W trakcie powrotu z nieudanej wyprawy wojennej z Kazania, Iwan Groźny zatrzymał się na prawym brzegu Wołgi i wybrał miejsce pod budowę nowej twierdzy skąd państwo moskiewskie mogłoby prowadzić ekspansję przeciw Chanatowi Kazańskiemu. Był to genialny pomysł wybudowania twierdzy w głębi ziem Chanatu, tuż pod nosem wroga, 26 kilometrów od jego stolicy – Kazania, blisko miejsca gdzie Swijaga wpada do Wołgi na wzniesieniu zwanym Kara - Kirmen.

Plan był śmiały na tyle, że kiedy europejscy dyplomaci opowiadali o nim swoim monarchom, ci nie mogli w to uwierzyć. Moskwicini postanowili zbudować miasto na tyłach, potem rozebrać je, spławić po Wołdze a następnie złożyć w czasie liczonym w dniach.

Zimą 1550/1551 roku na polanie w lasach w pobliżu Uglicza wycinano las i budowano nikomu tam niepotrzebną twierdzę. Wiosną wszystko było już gotowe: podobno nawet cerkiew z drewna była wewnątrz drewnianych palisad obгоnnych. Gdy tylko lód zniknął ze skutej lodem Wołgi, twierdza została rozebrana i spławiona na tratwach w granice wrogiego państwa. Płynęła miesiąc i dotarła na miejsce 16-go maja i 24 mają rozpoczęła się budowa, w której uczestniczyło 75 tysięcy osób.

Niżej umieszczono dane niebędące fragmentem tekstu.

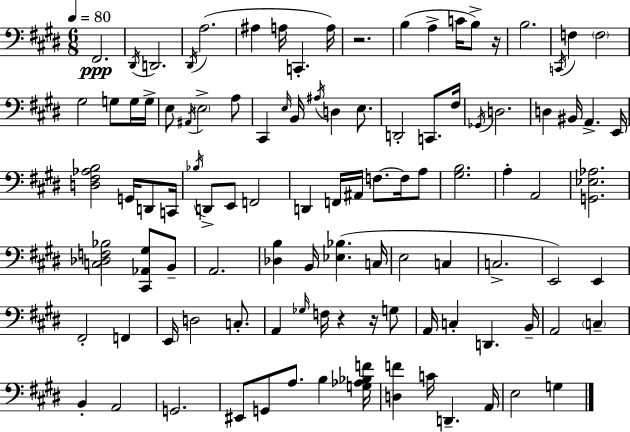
X:1
T:Untitled
M:6/8
L:1/4
K:E
^F,,2 ^D,,/4 D,,2 ^D,,/4 A,2 ^A, A,/4 C,, A,/4 z2 B, A, C/4 B,/2 z/4 B,2 C,,/4 F, F,2 ^G,2 G,/2 G,/4 G,/4 E,/2 ^A,,/4 E,2 A,/2 ^C,, E,/4 B,,/4 ^A,/4 D, E,/2 D,,2 C,,/2 ^F,/4 _G,,/4 D,2 D, ^B,,/4 A,, E,,/4 [D,^F,_A,B,]2 G,,/4 D,,/2 C,,/4 _B,/4 D,,/2 E,,/2 F,,2 D,, F,,/4 ^A,,/4 F,/2 F,/4 A,/2 [^G,B,]2 A, A,,2 [G,,_E,_A,]2 [C,_D,F,_B,]2 [^C,,_A,,^G,]/2 B,,/2 A,,2 [_D,B,] B,,/4 [_E,_B,] C,/4 E,2 C, C,2 E,,2 E,, ^F,,2 F,, E,,/4 D,2 C,/2 A,, _G,/4 F,/4 z z/4 G,/2 A,,/4 C, D,, B,,/4 A,,2 C, B,, A,,2 G,,2 ^E,,/2 G,,/2 A,/2 B, [G,_A,_B,F]/4 [D,F] C/4 D,, A,,/4 E,2 G,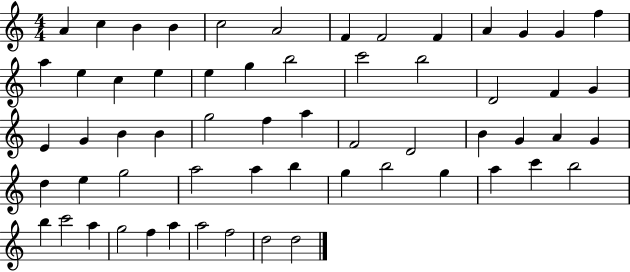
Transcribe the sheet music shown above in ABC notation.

X:1
T:Untitled
M:4/4
L:1/4
K:C
A c B B c2 A2 F F2 F A G G f a e c e e g b2 c'2 b2 D2 F G E G B B g2 f a F2 D2 B G A G d e g2 a2 a b g b2 g a c' b2 b c'2 a g2 f a a2 f2 d2 d2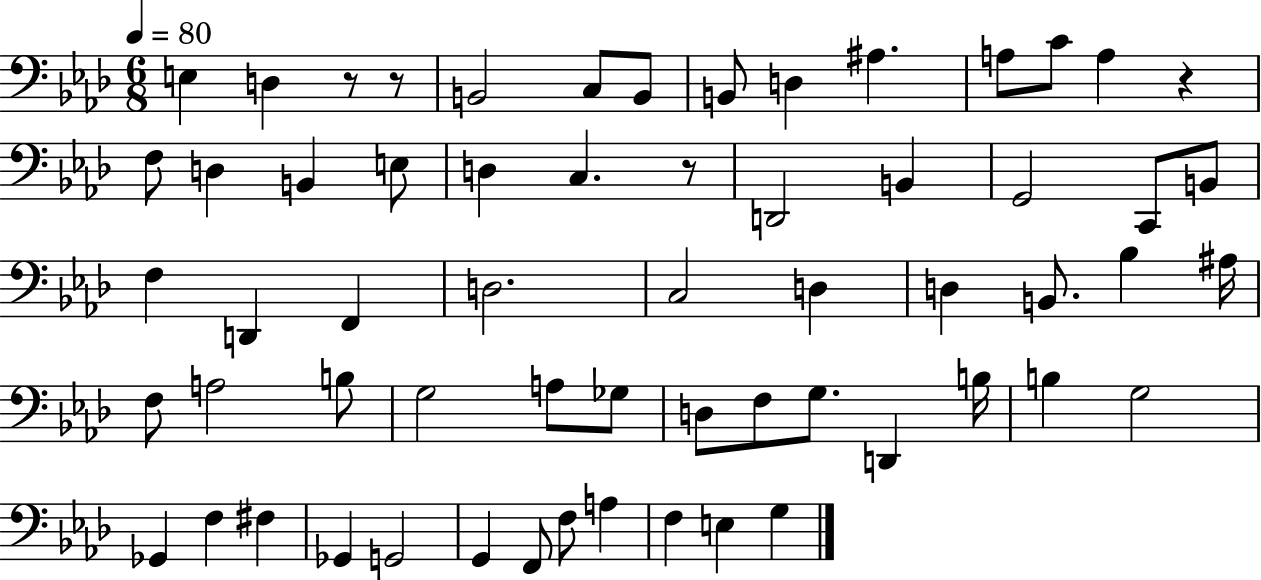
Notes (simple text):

E3/q D3/q R/e R/e B2/h C3/e B2/e B2/e D3/q A#3/q. A3/e C4/e A3/q R/q F3/e D3/q B2/q E3/e D3/q C3/q. R/e D2/h B2/q G2/h C2/e B2/e F3/q D2/q F2/q D3/h. C3/h D3/q D3/q B2/e. Bb3/q A#3/s F3/e A3/h B3/e G3/h A3/e Gb3/e D3/e F3/e G3/e. D2/q B3/s B3/q G3/h Gb2/q F3/q F#3/q Gb2/q G2/h G2/q F2/e F3/e A3/q F3/q E3/q G3/q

Twierdza już była gotowa w końcu czerwca 1551 roku i Iwan groźny nazwał ją Iwanogród. Lecz nazwa ta nie utrzymała się długo i wkrótce przyjęła się nazwa Swijażsk.

Twierdza była główną bazą podczas moskiewskiego ataku na Kazań i jego zdobycia w 1552 roku. Był to później jeden z głównych ośrodków prawosławnej chrystianizacji Tatarów, który potem szybko rozwijał się, przekształcając się w piękne miasto z wieloma cerkwiami. Caryca Katarzyna II też odwiedziła kiedyś to piękne miasto, a bogaci i liczni mieszkańcy Swijażska wyłożyli jej drogę perskimi dywanami. Bardzo spodobał się jej Swijażsk i w nagrodę sprezentowała nawet mieszkańcom swoją pozłacaną karocę.

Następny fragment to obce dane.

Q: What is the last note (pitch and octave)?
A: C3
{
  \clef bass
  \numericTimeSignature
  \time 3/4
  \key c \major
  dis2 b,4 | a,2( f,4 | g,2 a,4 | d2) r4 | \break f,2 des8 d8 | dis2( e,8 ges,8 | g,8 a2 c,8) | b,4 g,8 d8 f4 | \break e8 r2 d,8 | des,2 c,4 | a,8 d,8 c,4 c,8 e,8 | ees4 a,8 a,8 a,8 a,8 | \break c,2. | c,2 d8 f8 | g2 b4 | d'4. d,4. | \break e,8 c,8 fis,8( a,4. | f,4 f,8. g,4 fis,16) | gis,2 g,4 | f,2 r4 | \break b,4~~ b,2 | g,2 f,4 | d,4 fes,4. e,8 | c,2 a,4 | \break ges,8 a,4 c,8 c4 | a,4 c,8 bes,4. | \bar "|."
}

Jednak w XX wieku spotkała Swijażsk tragedia. W 1918 roku ulokował się tam sztab frontu Armii Czerwonej, a w Kazaniu stacjonowały wojska pułkownika Kappela ze złotem Rosji.

I opuśćmy na chwilę najważniejsze wydarzenia w Swijażsku w 1918 roku przenosząc się do 1920 roku i dalej.

W latach 20-tych Swijażski klasztor Zaśnięcia Przeświętej Bogarodzicy i cerkwie zostały zrujnowane i zamknięte.

Relikwie pierwszego przeora św. Giermana, główna świętość klasztoru, zostały znieważone w 1923 roku, jak w tym czasie wiele relikwii rosyjskich świętych. Według podania, po zbezczeszczeniu szczątków na wyspie zaczęła się trąba powietrzna, która zmusiła obecnych do panicznej ucieczki.

Swijażsk zamieniono na strefę obozową. W tych czasach był tam: obóz koncentracyjny NKWD, następnie kolonia dla nieletnich przestępców, dalej psychiczna lecznica wyprowadzona z terytorium klasztoru dopiero w 1993 roku.

Można dodać do tego opowiadania informację, że właśnie w tej kolonii karnej, a potem i w szpitalu dla psychicznie chorych więziona była kobieta, podająca się za księżnę Anastazję, której udało się ujść z życiem podczas rozstrzeliwania rodziny carskiej. Grobu jej nie odnaleziono – w Swijażsku nie ma cmentarza, choć kopiąc w ziemi można znaleźć czaszki i kości ludzkie z czasów bolszewii. Pewnie kości czerwonoarmistów też tam leżą, bo Trocki zastosował decymację za brak odwagi podczas nieudanego dwukrotnego szturmu Kazania. Każdy dziesiąty krasnoarmiejec był rozstrzeliwany za zbyt mało zapału w walce z wojskami pułkownika Kappela. 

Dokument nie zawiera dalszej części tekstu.